## TASK INPUTS
════════════════════

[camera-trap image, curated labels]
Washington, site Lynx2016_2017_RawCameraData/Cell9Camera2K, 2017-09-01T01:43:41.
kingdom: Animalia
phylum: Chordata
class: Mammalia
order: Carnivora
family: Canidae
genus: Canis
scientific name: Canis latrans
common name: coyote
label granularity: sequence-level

════════════════════

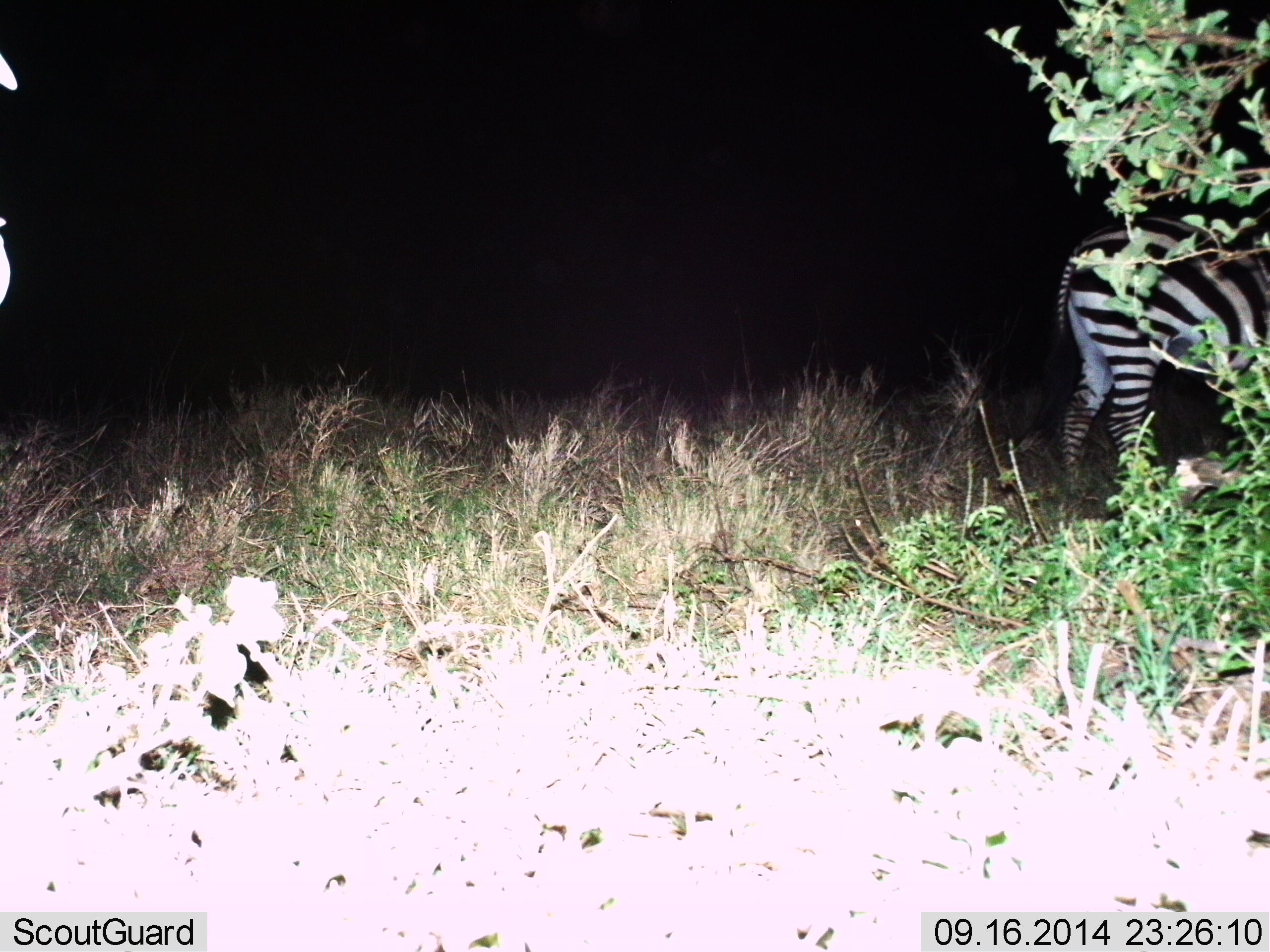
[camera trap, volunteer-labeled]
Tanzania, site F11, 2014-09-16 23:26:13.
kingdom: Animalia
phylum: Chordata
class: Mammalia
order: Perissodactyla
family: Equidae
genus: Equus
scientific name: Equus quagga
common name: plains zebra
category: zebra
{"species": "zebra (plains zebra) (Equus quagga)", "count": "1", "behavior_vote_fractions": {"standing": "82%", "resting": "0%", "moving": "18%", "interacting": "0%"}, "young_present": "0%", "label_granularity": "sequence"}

════════════════════

## TASK OBJECTIVE
Search the data above for the string "Equus" and report each line that holds it.

## EXPECTED OUTPUT
genus: Equus
scientific name: Equus quagga
{"species": "zebra (plains zebra) (Equus quagga)", "count": "1", "behavior_vote_fractions": {"standing": "82%", "resting": "0%", "moving": "18%", "interacting": "0%"}, "young_present": "0%", "label_granularity": "sequence"}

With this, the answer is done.